Jianghai Plain
- Chinese: 江海平原
- Location: Yangtze River Delta
- Formation time: 6,000 years ago
- Alternative names: Nantong Plain Rugao Plain

= Jianghai Plain =

Plain in China

Jianghai Plain or River and Sea Plain (short for Yangtze River-Yellow Sea Plain, 江海平原 (江海平原, Jiānghǎi píngyuán)), also known as Nantong Plain (南通平原) or Rugao Plain (如皋平原), is a plain is located in the Yangtze River Delta. It is the estuary of the Yangtze River.

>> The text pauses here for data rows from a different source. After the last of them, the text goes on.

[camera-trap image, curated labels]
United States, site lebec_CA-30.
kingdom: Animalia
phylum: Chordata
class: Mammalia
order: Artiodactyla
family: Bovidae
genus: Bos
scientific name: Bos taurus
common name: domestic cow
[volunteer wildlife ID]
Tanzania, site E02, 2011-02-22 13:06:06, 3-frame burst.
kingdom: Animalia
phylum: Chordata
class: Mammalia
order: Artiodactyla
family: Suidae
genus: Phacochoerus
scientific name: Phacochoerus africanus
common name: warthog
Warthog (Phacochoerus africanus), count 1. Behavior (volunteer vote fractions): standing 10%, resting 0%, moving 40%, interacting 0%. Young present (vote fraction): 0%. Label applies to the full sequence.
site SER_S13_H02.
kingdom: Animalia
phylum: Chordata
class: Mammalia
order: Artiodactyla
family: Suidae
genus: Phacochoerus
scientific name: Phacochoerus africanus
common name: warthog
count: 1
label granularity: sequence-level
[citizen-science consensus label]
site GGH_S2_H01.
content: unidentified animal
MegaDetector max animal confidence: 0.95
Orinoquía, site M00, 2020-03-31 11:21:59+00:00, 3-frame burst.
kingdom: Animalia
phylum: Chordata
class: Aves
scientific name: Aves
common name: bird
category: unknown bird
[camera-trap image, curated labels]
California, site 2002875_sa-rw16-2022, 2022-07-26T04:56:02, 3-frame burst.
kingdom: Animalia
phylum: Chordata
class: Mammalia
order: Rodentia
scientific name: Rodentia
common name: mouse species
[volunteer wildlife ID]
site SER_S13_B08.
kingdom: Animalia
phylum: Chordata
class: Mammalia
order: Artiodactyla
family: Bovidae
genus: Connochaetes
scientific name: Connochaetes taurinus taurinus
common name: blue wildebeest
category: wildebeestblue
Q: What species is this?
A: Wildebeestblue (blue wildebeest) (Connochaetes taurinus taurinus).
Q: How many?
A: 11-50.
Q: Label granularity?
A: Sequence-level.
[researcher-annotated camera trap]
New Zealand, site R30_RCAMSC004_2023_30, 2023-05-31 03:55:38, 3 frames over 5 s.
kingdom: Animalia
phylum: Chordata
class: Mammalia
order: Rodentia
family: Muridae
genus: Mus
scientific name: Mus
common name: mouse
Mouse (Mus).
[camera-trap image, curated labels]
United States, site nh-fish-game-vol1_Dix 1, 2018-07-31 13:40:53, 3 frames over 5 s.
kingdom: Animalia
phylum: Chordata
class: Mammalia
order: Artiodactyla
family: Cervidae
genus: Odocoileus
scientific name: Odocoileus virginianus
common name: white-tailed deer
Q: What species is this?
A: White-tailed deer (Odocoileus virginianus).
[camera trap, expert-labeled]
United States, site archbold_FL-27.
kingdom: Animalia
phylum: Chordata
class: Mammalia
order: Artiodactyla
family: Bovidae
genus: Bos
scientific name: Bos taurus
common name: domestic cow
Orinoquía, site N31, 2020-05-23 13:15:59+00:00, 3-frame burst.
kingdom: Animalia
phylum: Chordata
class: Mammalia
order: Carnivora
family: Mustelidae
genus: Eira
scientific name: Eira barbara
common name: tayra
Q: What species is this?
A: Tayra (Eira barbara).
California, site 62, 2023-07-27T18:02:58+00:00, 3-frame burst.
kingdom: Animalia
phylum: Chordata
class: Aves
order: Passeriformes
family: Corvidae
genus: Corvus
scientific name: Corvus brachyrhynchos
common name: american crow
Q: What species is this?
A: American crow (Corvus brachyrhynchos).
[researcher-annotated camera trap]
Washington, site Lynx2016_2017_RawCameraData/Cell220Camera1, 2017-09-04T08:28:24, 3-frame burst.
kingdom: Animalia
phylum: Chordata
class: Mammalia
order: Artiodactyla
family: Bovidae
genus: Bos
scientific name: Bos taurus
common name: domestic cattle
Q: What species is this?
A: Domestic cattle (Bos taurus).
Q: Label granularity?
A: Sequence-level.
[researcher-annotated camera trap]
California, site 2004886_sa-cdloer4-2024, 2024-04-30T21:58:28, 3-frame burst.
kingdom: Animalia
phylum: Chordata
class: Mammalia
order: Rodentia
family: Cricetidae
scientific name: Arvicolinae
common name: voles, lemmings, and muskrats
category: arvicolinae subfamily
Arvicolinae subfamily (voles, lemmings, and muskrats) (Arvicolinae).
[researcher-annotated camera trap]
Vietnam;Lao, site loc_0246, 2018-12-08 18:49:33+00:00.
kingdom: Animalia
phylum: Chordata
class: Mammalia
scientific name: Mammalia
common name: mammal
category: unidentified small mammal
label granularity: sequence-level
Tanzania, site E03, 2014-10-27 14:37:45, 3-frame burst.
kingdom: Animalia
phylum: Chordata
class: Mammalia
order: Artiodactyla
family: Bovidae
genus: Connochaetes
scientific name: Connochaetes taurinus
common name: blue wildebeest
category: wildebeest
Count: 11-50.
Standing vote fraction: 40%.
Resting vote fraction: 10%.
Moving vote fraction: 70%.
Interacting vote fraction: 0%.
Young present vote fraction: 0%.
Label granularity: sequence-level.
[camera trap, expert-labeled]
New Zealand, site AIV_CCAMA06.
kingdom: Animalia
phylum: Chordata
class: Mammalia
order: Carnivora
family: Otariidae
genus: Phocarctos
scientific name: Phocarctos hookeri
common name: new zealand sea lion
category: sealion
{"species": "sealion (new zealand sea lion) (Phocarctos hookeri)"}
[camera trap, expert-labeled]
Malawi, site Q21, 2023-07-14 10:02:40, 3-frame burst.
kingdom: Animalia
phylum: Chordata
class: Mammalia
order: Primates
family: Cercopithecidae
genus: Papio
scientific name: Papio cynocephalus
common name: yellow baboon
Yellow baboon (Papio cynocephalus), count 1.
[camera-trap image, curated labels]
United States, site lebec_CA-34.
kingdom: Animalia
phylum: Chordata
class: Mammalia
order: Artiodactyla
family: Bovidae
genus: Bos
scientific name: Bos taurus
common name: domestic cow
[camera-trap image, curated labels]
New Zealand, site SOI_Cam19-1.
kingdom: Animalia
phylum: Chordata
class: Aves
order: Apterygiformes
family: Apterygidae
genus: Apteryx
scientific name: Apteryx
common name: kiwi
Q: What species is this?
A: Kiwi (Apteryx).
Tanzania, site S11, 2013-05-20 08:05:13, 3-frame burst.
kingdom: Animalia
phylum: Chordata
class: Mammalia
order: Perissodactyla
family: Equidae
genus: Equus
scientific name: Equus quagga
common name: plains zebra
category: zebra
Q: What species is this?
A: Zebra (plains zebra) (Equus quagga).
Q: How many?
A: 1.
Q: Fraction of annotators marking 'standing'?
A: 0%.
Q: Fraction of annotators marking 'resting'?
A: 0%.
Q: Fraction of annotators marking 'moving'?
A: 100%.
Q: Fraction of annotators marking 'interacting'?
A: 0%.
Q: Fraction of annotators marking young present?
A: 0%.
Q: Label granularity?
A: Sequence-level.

Zhang Jian, an industrialist in the period of late Qing Dynasty and early Republic of China (清末民初), planned the pattern of "one city and three towns" on the Jianghai Plain, making Nantong "the first city in modern China".

==Named==
In the noun "River and Sea Plain", "River" refers to the Yangtze River, and "Sea" refers to the Yellow Sea. This plain is called the "River and Sea Plain" because it is formed by the mutual impact of the Yangtze River and the Yellow Sea.

==Time of formation==
The discovery of the Qingdun Site (青墩遗址) in 1973 changed the view that there were no sites in the eastern part of Jianghuai during the Neolithic period and advanced the history of the Jianghai Plain by more than 3,000 years. Therefore, the history of the Plain can be traced back to over 6,000 years ago.